Secondary	Disease Control Rate (ORR+SD Rate)	Point and 95% confidence interval estimates was calculated for the disease control rate (confirmed CRs / PRs and SD > or = 6 weeks). The analysis was performed in the evaluable patient populations.	Assessments were made every 6 weeks from start date until PD or up to a maximum duration of 134 weeks.
Secondary	Duration of Response	Calculated in patients achieving a confirmed objective tumor response by RECIST version 1.1 criteria.	Assessments were made every 6 weeks from start date until PD or up to a maximum duration of 134 weeks.

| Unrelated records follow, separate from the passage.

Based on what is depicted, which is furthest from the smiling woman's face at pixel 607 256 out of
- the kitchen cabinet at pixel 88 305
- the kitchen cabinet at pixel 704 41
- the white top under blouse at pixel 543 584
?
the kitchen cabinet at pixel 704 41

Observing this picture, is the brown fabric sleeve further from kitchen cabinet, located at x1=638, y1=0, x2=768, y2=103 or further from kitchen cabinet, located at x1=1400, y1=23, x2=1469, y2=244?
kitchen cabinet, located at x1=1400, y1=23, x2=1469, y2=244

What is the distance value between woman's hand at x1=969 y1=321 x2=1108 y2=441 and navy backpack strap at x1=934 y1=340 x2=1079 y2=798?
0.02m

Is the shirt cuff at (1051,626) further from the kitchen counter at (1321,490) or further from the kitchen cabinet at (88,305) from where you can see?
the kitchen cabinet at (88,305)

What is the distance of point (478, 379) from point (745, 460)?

Secondary	Overall Survival	The length of time from either the date of diagnosis or the start of treatment for a disease, such as cancer, and to the date in which the patients diagnosed with the disease are still alive. Kaplan-Meier estimates as percentage of patients alive.	Every 6 weeks during Follow-Up until PD or new therapy start; every 6 months thereafter, up to 2 years from the last dose of study drug.
Secondary	Progression-free Survival (PFS)	The length of time during and after the treatment of a disease, such as cancer, that a patient lives with the disease but it does not get worse. In a clinical trial, measuring the progression-free survival is one way to see how well a new treatment works.	Assessments were made every 6 weeks from start date until PD or up to a maximum duration of 134 weeks.